== Task input

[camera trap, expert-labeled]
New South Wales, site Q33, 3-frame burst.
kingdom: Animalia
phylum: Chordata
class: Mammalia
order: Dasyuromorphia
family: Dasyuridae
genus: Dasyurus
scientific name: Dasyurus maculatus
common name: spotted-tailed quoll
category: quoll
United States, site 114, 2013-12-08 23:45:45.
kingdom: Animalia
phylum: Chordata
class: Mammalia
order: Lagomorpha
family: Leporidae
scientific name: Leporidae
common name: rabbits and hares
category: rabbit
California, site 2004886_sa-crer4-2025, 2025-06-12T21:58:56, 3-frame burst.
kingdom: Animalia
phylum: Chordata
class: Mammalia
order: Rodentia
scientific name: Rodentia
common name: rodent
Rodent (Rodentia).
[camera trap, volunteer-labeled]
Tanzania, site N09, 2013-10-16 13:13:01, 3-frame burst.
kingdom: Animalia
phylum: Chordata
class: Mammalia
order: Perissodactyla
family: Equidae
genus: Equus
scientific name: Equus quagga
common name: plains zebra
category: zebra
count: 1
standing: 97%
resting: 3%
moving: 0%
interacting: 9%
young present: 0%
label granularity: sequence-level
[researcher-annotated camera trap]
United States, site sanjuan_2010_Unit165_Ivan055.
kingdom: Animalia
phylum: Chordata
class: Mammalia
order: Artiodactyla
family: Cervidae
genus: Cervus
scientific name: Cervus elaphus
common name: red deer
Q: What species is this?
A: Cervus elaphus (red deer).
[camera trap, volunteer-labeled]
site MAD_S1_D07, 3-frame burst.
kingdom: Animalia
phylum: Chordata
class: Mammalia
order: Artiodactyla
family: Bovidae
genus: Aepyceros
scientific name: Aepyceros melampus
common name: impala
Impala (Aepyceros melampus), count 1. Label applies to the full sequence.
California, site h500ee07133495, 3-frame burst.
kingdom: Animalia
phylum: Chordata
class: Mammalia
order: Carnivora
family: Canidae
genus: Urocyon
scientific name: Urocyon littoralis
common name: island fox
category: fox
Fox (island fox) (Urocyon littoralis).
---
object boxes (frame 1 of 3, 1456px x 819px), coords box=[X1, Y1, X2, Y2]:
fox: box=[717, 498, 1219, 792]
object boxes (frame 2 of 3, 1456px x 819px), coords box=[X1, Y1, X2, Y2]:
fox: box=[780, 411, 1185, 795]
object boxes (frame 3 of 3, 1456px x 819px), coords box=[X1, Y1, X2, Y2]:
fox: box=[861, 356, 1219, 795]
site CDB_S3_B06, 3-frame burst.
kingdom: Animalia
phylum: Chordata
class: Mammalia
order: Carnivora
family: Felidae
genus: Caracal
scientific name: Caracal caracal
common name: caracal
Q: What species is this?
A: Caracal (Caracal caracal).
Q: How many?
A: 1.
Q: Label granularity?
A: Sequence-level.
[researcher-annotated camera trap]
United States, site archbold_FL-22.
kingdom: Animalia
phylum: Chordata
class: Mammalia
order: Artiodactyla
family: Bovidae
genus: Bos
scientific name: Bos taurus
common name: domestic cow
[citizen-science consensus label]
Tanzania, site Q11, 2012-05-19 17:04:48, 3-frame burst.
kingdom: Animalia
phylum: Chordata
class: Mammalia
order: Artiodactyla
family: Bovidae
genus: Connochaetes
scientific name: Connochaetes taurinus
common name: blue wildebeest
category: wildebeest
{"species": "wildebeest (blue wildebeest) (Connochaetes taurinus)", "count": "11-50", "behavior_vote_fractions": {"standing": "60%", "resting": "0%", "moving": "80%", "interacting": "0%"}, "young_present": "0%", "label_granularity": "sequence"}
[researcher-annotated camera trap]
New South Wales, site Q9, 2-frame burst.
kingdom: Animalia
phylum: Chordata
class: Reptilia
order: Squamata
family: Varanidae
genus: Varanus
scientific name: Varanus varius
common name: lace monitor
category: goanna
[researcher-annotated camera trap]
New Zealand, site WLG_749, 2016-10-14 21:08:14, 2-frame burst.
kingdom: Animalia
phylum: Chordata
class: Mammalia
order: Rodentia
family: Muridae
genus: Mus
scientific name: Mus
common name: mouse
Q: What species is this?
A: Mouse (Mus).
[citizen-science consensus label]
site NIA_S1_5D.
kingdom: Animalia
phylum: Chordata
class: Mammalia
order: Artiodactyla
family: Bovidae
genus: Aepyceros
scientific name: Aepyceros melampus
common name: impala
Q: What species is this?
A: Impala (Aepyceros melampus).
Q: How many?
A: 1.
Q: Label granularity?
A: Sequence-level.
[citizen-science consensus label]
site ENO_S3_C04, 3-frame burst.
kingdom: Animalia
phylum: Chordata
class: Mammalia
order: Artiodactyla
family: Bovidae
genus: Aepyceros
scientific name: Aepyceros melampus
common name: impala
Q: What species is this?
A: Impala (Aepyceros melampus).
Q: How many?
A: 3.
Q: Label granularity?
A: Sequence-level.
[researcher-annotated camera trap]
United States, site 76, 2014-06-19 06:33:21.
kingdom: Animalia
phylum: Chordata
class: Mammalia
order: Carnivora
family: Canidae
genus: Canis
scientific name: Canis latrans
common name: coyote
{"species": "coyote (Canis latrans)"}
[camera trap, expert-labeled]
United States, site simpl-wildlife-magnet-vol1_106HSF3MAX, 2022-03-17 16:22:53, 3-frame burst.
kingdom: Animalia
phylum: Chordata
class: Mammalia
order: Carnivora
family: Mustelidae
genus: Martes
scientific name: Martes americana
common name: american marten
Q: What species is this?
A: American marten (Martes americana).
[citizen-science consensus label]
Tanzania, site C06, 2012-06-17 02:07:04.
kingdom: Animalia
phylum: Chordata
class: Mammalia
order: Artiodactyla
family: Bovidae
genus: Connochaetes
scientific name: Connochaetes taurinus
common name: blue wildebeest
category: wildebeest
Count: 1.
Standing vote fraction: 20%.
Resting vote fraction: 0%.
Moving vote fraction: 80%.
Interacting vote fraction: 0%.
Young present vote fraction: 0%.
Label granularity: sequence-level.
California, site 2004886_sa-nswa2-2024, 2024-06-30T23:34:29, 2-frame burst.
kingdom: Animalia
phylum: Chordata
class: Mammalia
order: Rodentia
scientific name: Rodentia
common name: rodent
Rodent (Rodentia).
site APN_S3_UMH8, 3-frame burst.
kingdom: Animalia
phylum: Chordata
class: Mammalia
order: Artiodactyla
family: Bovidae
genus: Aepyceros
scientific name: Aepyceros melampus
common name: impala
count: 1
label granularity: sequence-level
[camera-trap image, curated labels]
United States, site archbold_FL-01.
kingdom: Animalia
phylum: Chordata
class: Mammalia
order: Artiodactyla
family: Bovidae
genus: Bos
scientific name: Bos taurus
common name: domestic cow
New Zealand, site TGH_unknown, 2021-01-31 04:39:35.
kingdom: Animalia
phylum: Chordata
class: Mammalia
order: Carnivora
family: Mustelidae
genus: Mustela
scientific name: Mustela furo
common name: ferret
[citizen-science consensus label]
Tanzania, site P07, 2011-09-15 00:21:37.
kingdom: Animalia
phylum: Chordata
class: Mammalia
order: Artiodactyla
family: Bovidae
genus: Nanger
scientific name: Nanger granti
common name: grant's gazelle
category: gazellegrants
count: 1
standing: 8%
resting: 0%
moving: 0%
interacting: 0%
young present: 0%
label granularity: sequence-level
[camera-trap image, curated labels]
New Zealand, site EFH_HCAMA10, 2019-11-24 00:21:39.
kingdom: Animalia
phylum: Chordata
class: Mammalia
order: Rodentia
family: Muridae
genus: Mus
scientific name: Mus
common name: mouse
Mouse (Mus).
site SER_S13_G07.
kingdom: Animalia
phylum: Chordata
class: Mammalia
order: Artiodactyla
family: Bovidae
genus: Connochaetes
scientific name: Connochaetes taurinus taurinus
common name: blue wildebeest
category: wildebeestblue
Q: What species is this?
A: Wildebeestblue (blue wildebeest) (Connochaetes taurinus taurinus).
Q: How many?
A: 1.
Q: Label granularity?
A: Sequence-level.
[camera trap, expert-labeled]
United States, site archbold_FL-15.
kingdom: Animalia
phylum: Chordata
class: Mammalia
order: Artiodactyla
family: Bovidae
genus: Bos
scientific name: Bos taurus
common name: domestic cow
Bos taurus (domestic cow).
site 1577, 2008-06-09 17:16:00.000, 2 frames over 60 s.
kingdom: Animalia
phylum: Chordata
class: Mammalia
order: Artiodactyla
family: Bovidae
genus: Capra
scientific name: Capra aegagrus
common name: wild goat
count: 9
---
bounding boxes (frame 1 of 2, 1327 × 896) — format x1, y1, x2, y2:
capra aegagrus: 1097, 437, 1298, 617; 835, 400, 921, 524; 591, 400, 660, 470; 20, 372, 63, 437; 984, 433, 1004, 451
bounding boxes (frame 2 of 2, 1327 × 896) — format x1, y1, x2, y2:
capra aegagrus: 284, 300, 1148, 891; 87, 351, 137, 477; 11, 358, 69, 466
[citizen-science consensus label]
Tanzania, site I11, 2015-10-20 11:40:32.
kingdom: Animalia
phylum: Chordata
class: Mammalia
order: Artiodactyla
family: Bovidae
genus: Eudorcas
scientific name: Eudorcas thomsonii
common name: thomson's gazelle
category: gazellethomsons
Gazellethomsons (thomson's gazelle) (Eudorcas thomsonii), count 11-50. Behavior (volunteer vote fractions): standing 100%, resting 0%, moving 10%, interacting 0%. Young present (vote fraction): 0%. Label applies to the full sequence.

====

**Try it**
If a line above includes the string "Tanzania", pick it out.

**Exercise solution**
Tanzania, site N09, 2013-10-16 13:13:01, 3-frame burst.
Tanzania, site Q11, 2012-05-19 17:04:48, 3-frame burst.
Tanzania, site C06, 2012-06-17 02:07:04.
Tanzania, site P07, 2011-09-15 00:21:37.
Tanzania, site I11, 2015-10-20 11:40:32.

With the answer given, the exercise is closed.